▶ ОТРЫВОК ТЕКСТА:
>>>>

В начале февраля в Капустин Яр прибыла Госкомиссия. Возглавлял ее генерал П. М. Зернов — первый начальник атомного КБ-11 (Арзамас-16). Вместе с ним прилетели и другие «отцы» атомной бомбы. Старшим от гражданских был Д. Ф. Устинов, от военных — маршал М. И. Неделин. В комиссию входили также шестеро главных конструкторов «пятерки»: С. П. Королев, В. П. Глушко, Н. А. Пилюгин, В. И. Кузнецов, М. С. Рязанский и В. П. Бармин. И, как положено, — начальник полигона В. И. Вознюк.
За несколько дней до старта на полигон прилетел маршал Г. К. Жуков, поинтересовался ходом дел и убыл в Москву. После его отлета группа главных конструкторов обратилась к Зернову с просьбой показать им ядерное устройство. По положению о Госкомиссии, каждый из ее членов, подписывающий акт испытаний, должен знать устройство и характеристики «изделия».
Естественная, в общем-то, ситуация, рассказывал член комиссии из КБ-11 будущий генерал и академик Е. А. Негин. Но пришлось звонить в Москву, получать разрешение. Все, что предстало взору ракетчиков, перечеркивало их представление об атомной бомбе. В ярко освещенной экранированной комнате на специальной подставке лежало нечто блестящее и шарообразное, не сказать, что очень большое, но все-таки...
Все предстартовые дни Королев не уходил из монтажно-испытательного корпуса, где готовили ракету. Его не оставляло давящее чувство напряженности, тревоги, боязни что-то упустить. «Пятерку» вывезли на старт, установили, прошла заправка — все по графику. Неожиданно Зернов отменил пуск: «Перенесем на день или два». Первая мысль Королева: что-то с ядерным зарядом. Он совсем извелся, потерял сон, ходил сумрачный, злой. К счастью, все оказалось проще: в районе атомного полигона резко ухудшилась погода.
Главным днем стало 20 февраля. В бункер спустились Королев, Павлов и Пилюгин. Стартовую команду возглавлял Л. А. Воскресенский — заместитель Королева по испытаниям. Он занял место у перископа и отдавал команды.
...Двигатели выходили на режим, и грохот усиливался. В подземелье он отдавался вибрацией и дребезжанием. Потом звук стал утихать. «Ушла», — подтвердил Воскресенский, не отрываясь от окуляров. Гул оборвался так же неожиданно, как и начался. Наступила тишина. Тягучая, напряженная. Королев впился глазами в телефонные аппараты на операторском столе. Они молчали.

<<<<

▶ ЛИСТИНГ ДАННЫХ:
>>>>

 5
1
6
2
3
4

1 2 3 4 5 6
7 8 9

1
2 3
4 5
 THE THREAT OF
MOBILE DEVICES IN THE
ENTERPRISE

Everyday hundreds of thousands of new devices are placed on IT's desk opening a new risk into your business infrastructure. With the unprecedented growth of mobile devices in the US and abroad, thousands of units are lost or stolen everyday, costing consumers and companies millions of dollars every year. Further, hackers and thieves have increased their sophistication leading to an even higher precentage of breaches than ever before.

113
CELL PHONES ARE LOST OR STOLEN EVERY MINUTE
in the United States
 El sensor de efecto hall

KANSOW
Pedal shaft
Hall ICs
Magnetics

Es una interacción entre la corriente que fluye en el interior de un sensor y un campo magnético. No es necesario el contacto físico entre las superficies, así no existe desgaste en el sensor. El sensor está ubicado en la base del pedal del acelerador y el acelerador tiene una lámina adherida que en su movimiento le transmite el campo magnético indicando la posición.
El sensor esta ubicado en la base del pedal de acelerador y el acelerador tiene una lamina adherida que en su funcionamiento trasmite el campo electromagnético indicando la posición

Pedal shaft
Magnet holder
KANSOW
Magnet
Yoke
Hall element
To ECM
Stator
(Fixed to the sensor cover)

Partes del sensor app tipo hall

<<<<
>>>>

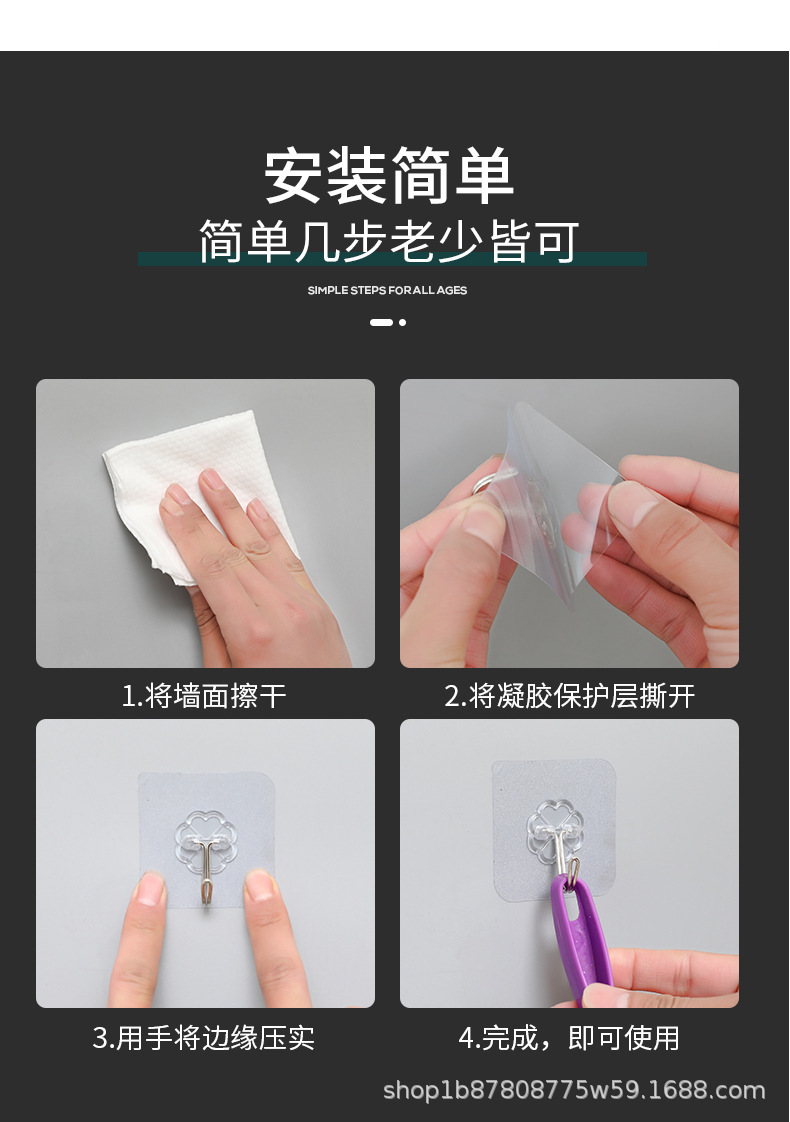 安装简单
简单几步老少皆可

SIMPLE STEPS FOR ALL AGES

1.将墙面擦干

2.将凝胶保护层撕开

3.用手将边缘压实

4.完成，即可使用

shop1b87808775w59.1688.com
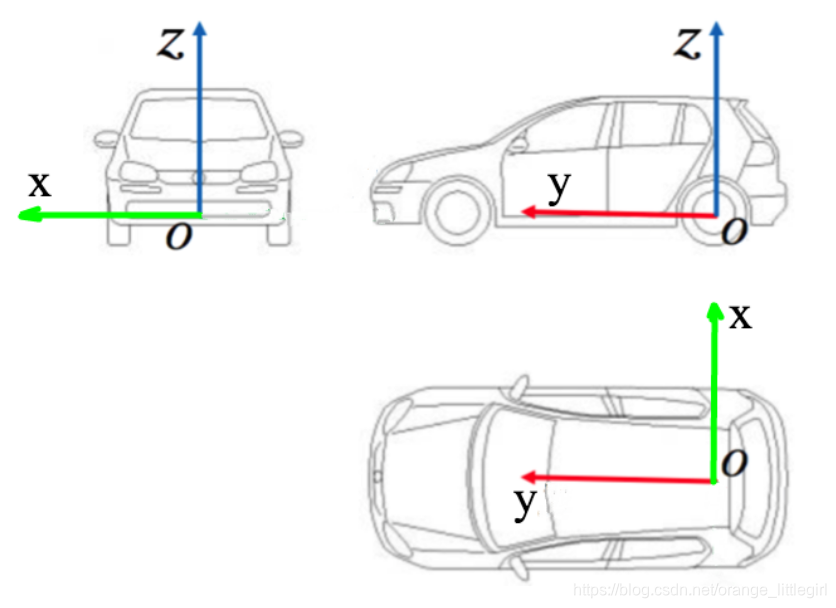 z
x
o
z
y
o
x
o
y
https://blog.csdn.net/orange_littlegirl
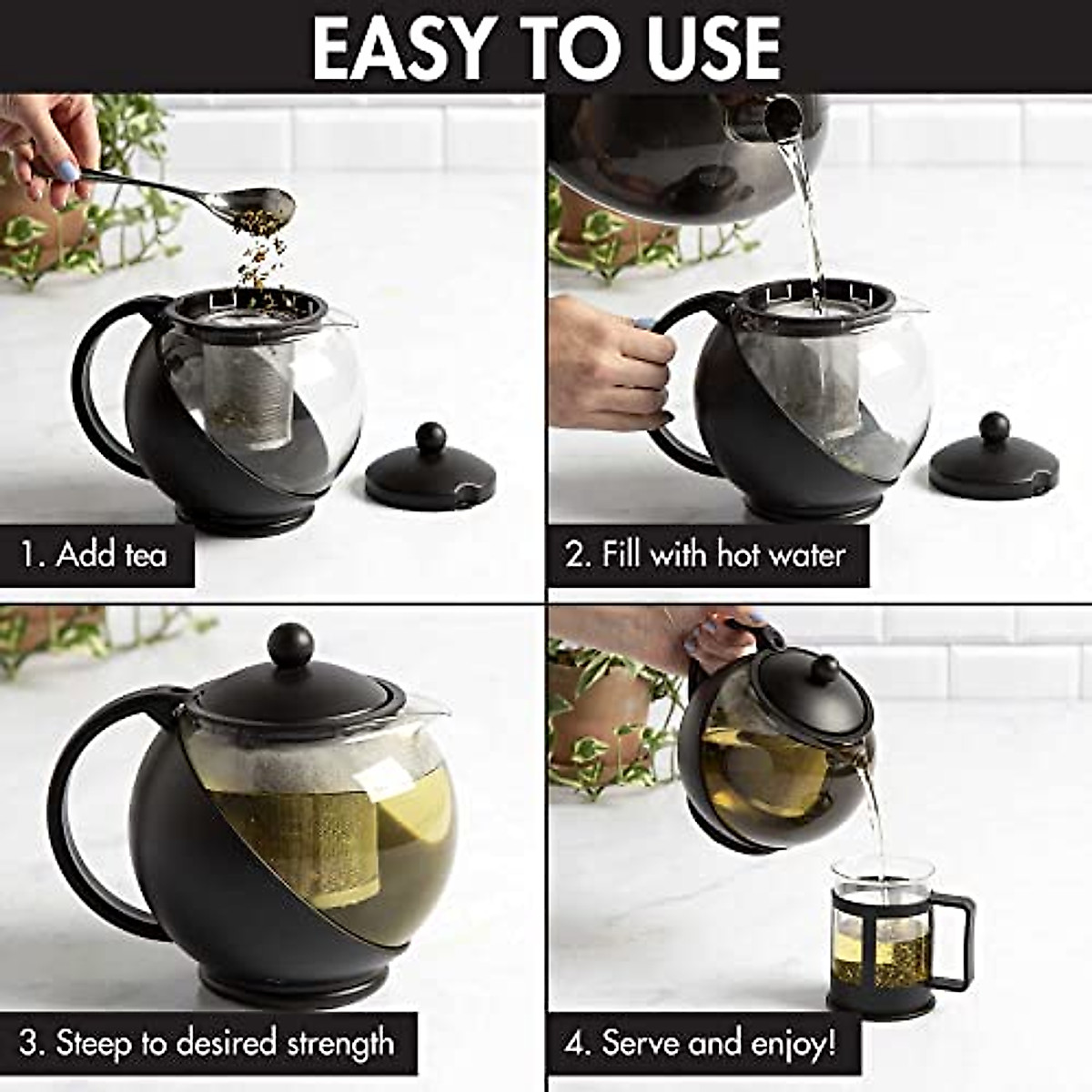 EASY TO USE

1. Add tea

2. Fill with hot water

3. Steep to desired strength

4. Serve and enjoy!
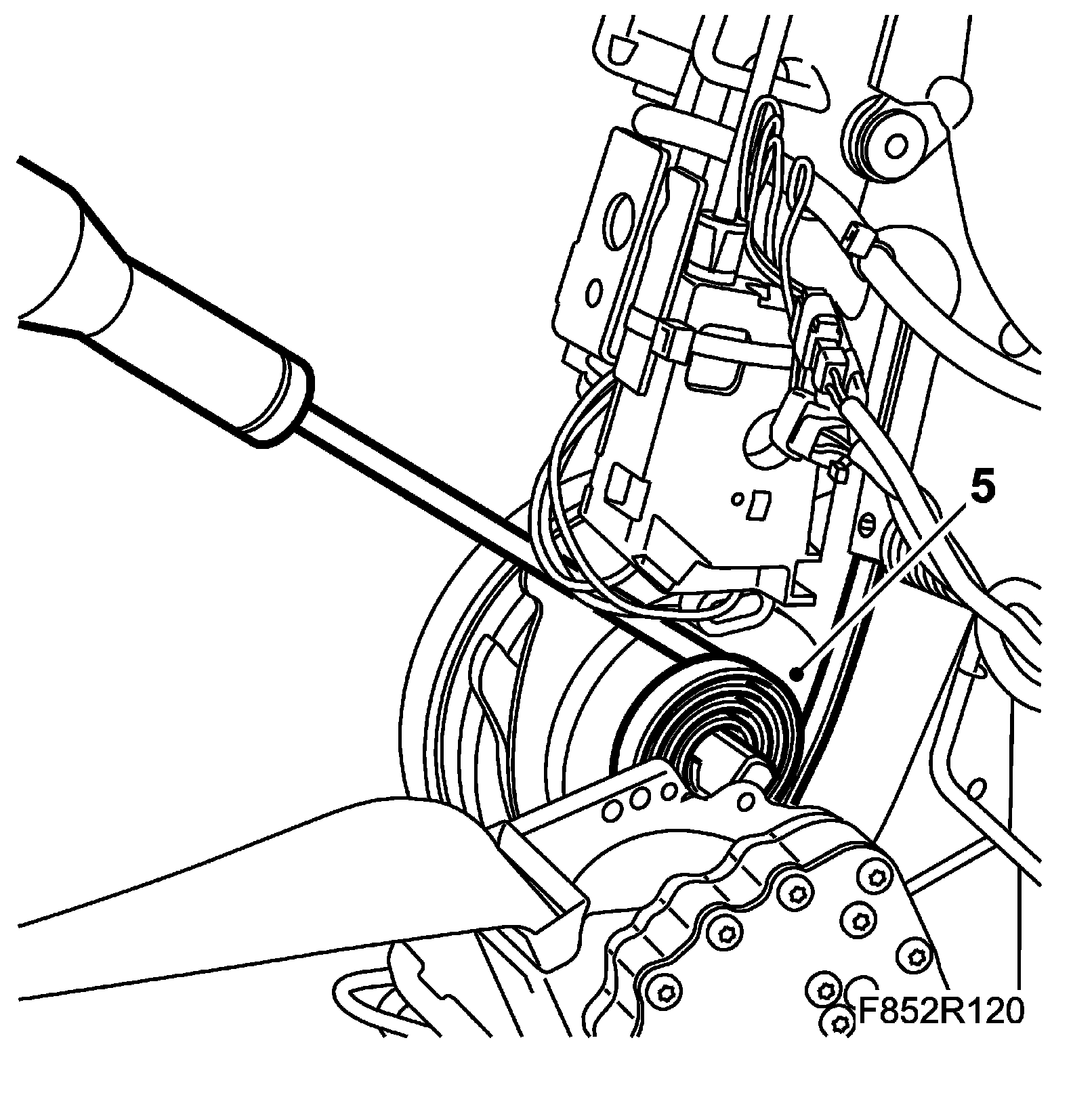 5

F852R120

<<<<

▶ СУТЬ ЗАДАНИЯ: Почему, согласно отрывку о подготовке пуска «пятерки», перенесли уже назначенный старт? Листинг — самостоятельный материал, с отрывком он не связан.

▶ ОТВЕТ К ЗАДАНИЮ: В районе атомного полигона резко ухудшилась погода.